The epistemological repercussions of these issues and of the linked data paradigm on the “world of cultural heritage” are enormous: to be modified are the very “cognitive processes that have hitherto governed our relationship with the bibliographic universe and with the tools that have historically mediated the relationship between reader and knowledge” (catalogs, records, indexes, etc.). Thus, the idea that a “worldview is possible only from an awareness that knowledge is a dynamic process of continuous composition and disarticulation of what we discover and know about the world”. This brings with it numerous potentials for the communication of cultural heritage:
«on the one hand (…) it must be an opportunity for the construction of a critical consciousness, and therefore it must promote an intelligent approach on the part of the user, encouraging the construction of relationships, suggesting research hypotheses and alternative perspectives, avoiding easy concessions to intellectual laziness; on the other hand, communication in the digital environment must make the most of semantic potential to simplify and extend access to knowledge, propose paths and make explicit-thanks to the computational power of computers and the adoption of appropriate data architectures-relationships that are invisible to the human eye».

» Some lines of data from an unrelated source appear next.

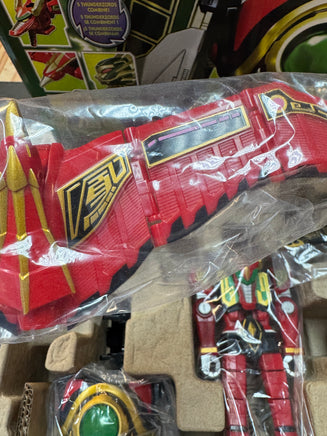 Legacy Thunder Megazord (MMPR Power Rangers, Hasbro) **COMPLETE** - Bitz & Buttons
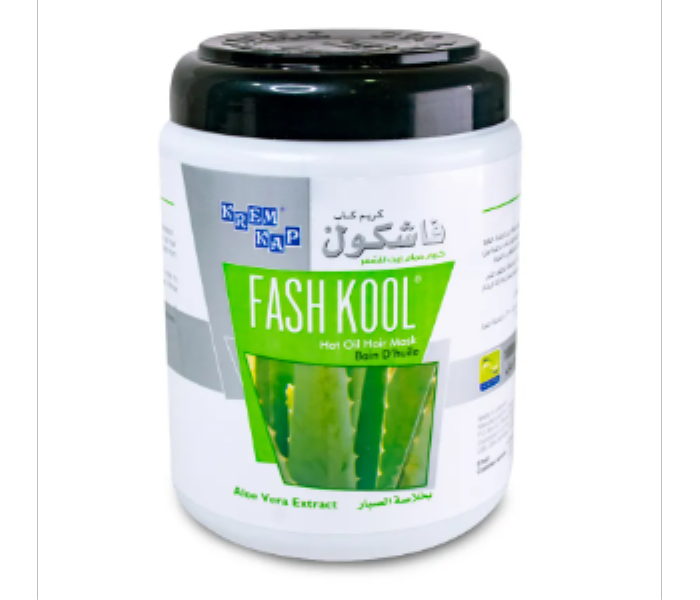 Fashkool Hot Oil Hair Mask Aloe Vera 1000 Ml Fashkool Hot Oil Hair Mask Aloe Vera 1000 Ml - Zoom Image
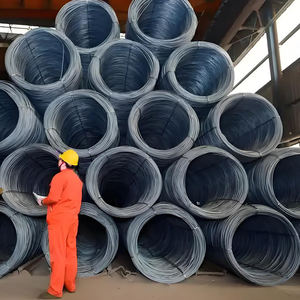 Chine SAE1006 6.5mm Q235 enduit <span class=keywords><strong>fil</strong></span> tige noir bobine <span class=keywords><strong>fil</strong></span> <span class=keywords><strong>pour</strong></span> la fabrication de fixations renfort soudage coupe flexion - Product Image 6
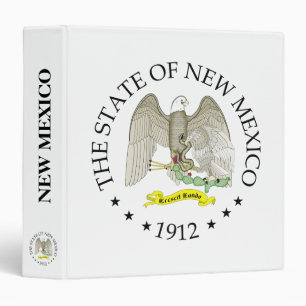 New Mexico sign Binder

As already mentioned, however, the considerable possibilities of empowerment, of building a cultural proposal or a shared narrative, are accompanied by equally cogent problems, such as disintermediation, that is, the possibility of accessing “directly from any part of the graph,” bypassing the “mediating function between sources and users” represented by descriptions”. Which in turn ties in with the issue of the loss of the “context” (descriptive, interpretive, physical, etc.) of the individual document. How to succeed in balancing the drive for innovation and openness offered by the semantic web with the need for orderings and constructions of meaning with solid scientific foundations is precisely the challenge in which we are currently immersed.

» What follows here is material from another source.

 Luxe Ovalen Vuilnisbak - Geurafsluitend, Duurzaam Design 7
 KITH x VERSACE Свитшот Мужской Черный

It seems to us at this point that we have offered a fairly broad, albeit partial, overview of the issues that arise when talking about the digitization of cultural heritage. Sufficient at least to realize in what sense the digital revolution has entailed in this field a change not of technology, but of knowledge design. As Michetti writes, the “digital world is not neutral,” so “if we want to address the issue [of cultural heritage on the Web], we must first understand in what direction digital technologies are pushing us. We need to read and use technologies critically (…). Adaptation to digital is more than the choice of a format, procedure or software. If anything, these are consequential aspects.”. It is the same paradigm of “doing science” that has been revolutionized through the digital, and from this perspective producing, communicating, and organizing knowledge appear as increasingly interconnected actions, only artificially separable. Thus, the high road to follow seems to be that of increasing hybridization between disciplines.